* [Description of the task] An exact copy of every record is needed.

--

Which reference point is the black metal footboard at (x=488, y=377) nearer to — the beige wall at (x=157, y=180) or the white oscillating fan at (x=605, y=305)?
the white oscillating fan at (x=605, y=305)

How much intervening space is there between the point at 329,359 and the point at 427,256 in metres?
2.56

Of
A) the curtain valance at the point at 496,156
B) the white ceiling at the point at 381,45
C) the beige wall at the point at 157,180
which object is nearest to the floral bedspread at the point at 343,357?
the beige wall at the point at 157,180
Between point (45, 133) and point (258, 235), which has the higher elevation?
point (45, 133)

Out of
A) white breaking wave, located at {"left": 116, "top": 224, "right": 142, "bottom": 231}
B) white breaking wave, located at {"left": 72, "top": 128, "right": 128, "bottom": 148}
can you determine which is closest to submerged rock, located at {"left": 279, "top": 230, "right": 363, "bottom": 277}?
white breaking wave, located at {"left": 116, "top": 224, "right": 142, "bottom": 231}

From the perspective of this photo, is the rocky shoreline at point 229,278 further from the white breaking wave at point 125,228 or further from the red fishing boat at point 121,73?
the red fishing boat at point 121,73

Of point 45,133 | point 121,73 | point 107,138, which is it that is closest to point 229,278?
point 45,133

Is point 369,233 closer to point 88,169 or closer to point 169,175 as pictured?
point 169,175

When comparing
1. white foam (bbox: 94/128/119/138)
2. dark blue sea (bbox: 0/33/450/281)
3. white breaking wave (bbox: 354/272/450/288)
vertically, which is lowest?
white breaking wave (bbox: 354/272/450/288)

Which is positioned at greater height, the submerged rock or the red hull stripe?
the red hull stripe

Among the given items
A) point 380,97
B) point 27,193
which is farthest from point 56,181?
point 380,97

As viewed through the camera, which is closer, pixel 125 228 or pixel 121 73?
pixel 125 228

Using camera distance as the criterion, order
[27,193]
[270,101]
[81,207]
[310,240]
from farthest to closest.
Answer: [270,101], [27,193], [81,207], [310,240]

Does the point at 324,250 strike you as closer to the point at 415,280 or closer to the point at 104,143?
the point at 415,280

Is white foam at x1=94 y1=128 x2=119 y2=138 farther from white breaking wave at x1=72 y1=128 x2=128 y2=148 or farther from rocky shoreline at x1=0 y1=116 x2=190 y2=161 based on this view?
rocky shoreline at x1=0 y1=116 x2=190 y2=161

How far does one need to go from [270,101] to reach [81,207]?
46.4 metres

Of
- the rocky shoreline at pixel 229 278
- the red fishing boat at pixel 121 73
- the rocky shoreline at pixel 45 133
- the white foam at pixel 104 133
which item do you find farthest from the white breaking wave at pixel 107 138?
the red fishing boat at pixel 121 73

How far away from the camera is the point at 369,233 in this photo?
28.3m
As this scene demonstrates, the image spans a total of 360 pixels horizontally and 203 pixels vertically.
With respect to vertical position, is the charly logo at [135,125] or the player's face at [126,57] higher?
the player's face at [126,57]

--

* [Complete answer]
Which reference point is the black metal footboard at (x=488, y=377) nearer to — the beige wall at (x=157, y=180) or the white oscillating fan at (x=605, y=305)?
the white oscillating fan at (x=605, y=305)

How much intervening space is there between the point at 329,359 and the point at 427,256 in metres?
2.56

Of
A) the curtain valance at the point at 496,156
B) the white ceiling at the point at 381,45
C) the beige wall at the point at 157,180
which object is nearest to the floral bedspread at the point at 343,357?
the beige wall at the point at 157,180
Between point (45, 133) and point (258, 235), which has the higher elevation?
point (45, 133)

Out of
A) white breaking wave, located at {"left": 116, "top": 224, "right": 142, "bottom": 231}
B) white breaking wave, located at {"left": 72, "top": 128, "right": 128, "bottom": 148}
can you determine which is closest to submerged rock, located at {"left": 279, "top": 230, "right": 363, "bottom": 277}?
white breaking wave, located at {"left": 116, "top": 224, "right": 142, "bottom": 231}

From the perspective of this photo, is the rocky shoreline at point 229,278 further from the white breaking wave at point 125,228 or further from the red fishing boat at point 121,73?
the red fishing boat at point 121,73

Of point 45,133 | point 121,73 | point 107,138, which is it that is closest to point 229,278?
point 45,133

Is point 369,233 closer to point 88,169 or closer to point 169,175 as pictured?
point 169,175

When comparing
1. white foam (bbox: 94/128/119/138)
2. dark blue sea (bbox: 0/33/450/281)
3. white breaking wave (bbox: 354/272/450/288)
vertically, which is lowest?
white breaking wave (bbox: 354/272/450/288)

Which is positioned at greater height, the submerged rock or the red hull stripe?
the red hull stripe

Among the given items
A) point 380,97
B) point 27,193
which is farthest from point 56,181?
point 380,97

As viewed through the camera, which is closer, pixel 125 228 or pixel 121 73?
pixel 125 228

Using camera distance as the criterion, order
[27,193]
[270,101]
[81,207]
[310,240]
from farthest to closest.
Answer: [270,101], [27,193], [81,207], [310,240]

Does the point at 324,250 strike you as closer to the point at 415,280 or closer to the point at 104,143?
the point at 415,280

Is white foam at x1=94 y1=128 x2=119 y2=138 farther from white breaking wave at x1=72 y1=128 x2=128 y2=148 or farther from rocky shoreline at x1=0 y1=116 x2=190 y2=161 based on this view?
rocky shoreline at x1=0 y1=116 x2=190 y2=161

How far does one need to go from [270,101] to reach [81,207]?
46.4 metres

Of
- the rocky shoreline at pixel 229 278
- the red fishing boat at pixel 121 73
- the rocky shoreline at pixel 45 133
- the white foam at pixel 104 133
which item do you find farthest from the white breaking wave at pixel 107 138?
the red fishing boat at pixel 121 73

How far away from the camera is the point at 369,233 in this photo?
28.3m
As this scene demonstrates, the image spans a total of 360 pixels horizontally and 203 pixels vertically.
With respect to vertical position, is the charly logo at [135,125] or the player's face at [126,57] higher?
the player's face at [126,57]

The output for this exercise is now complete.